--- RECORDS TO PROCESS Enclosed Below ---
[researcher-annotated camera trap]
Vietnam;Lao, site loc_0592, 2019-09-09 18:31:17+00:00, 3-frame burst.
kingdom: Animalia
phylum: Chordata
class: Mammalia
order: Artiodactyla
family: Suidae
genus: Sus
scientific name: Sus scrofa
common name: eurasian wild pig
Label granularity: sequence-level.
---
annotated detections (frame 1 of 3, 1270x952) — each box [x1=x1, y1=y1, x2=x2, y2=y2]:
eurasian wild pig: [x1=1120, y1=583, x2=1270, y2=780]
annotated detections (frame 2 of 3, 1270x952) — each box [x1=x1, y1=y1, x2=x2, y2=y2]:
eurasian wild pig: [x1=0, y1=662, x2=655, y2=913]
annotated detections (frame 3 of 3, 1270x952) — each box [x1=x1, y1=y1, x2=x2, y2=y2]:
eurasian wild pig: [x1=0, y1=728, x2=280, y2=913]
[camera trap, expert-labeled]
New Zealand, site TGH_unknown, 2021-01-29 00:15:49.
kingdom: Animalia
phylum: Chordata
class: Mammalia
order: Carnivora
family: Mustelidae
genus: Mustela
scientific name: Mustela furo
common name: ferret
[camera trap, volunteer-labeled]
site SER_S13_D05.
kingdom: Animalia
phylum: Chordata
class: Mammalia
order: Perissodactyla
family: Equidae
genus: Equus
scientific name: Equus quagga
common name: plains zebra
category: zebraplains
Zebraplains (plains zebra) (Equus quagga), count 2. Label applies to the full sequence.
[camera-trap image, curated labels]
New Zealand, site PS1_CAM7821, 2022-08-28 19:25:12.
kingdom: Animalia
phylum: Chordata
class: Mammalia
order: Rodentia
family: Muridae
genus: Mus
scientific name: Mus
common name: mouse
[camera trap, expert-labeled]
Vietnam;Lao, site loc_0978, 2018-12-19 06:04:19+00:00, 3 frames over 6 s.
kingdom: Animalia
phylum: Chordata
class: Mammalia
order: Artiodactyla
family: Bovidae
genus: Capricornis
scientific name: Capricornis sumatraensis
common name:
--- End of Enclosed RECORDS TO PROCESS ---
> **PROBLEM TO SOLVE**:
Given the records above, restate word for word only the lines starting at the one with "annotated detections (frame 2" and ending at the one with "New Zealand, site PS1_CAM7821, 2022-08-28".

> **EXERCISE ANSWER**:
annotated detections (frame 2 of 3, 1270x952) — each box [x1=x1, y1=y1, x2=x2, y2=y2]:
eurasian wild pig: [x1=0, y1=662, x2=655, y2=913]
annotated detections (frame 3 of 3, 1270x952) — each box [x1=x1, y1=y1, x2=x2, y2=y2]:
eurasian wild pig: [x1=0, y1=728, x2=280, y2=913]
[camera trap, expert-labeled]
New Zealand, site TGH_unknown, 2021-01-29 00:15:49.
kingdom: Animalia
phylum: Chordata
class: Mammalia
order: Carnivora
family: Mustelidae
genus: Mustela
scientific name: Mustela furo
common name: ferret
[camera trap, volunteer-labeled]
site SER_S13_D05.
kingdom: Animalia
phylum: Chordata
class: Mammalia
order: Perissodactyla
family: Equidae
genus: Equus
scientific name: Equus quagga
common name: plains zebra
category: zebraplains
Zebraplains (plains zebra) (Equus quagga), count 2. Label applies to the full sequence.
[camera-trap image, curated labels]
New Zealand, site PS1_CAM7821, 2022-08-28 19:25:12.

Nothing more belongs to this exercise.